■ **TASK**
Without the pictures, can you quote each line below exactly?
BEGIN INFORMATION PROVIDED
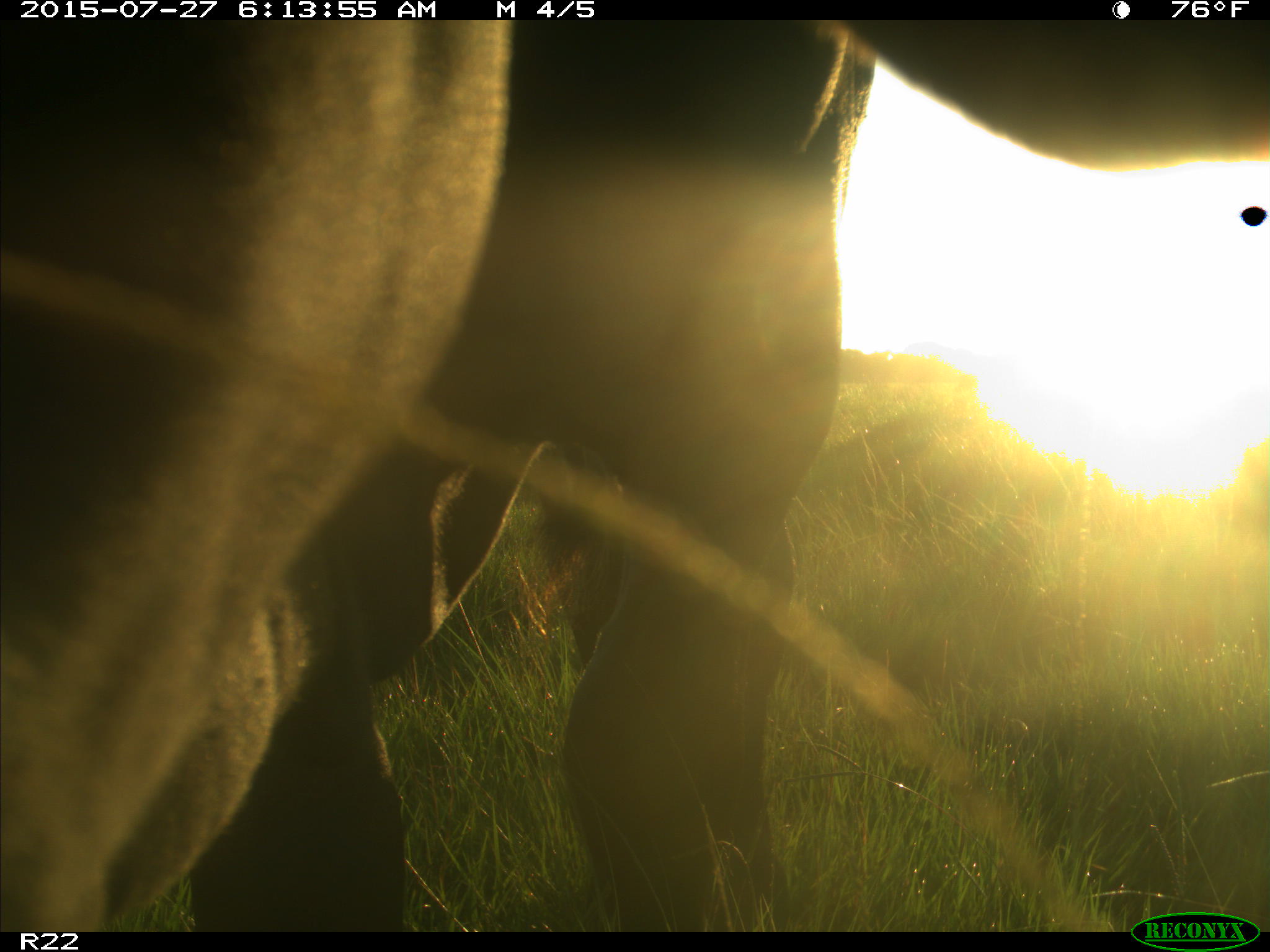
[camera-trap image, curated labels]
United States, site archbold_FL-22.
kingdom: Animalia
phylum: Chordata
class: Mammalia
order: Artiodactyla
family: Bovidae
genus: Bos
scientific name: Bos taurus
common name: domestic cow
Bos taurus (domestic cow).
END INFORMATION PROVIDED
■ **SOLVED PROBLEM**
[camera-trap image, curated labels]
United States, site archbold_FL-22.
kingdom: Animalia
phylum: Chordata
class: Mammalia
order: Artiodactyla
family: Bovidae
genus: Bos
scientific name: Bos taurus
common name: domestic cow
Bos taurus (domestic cow).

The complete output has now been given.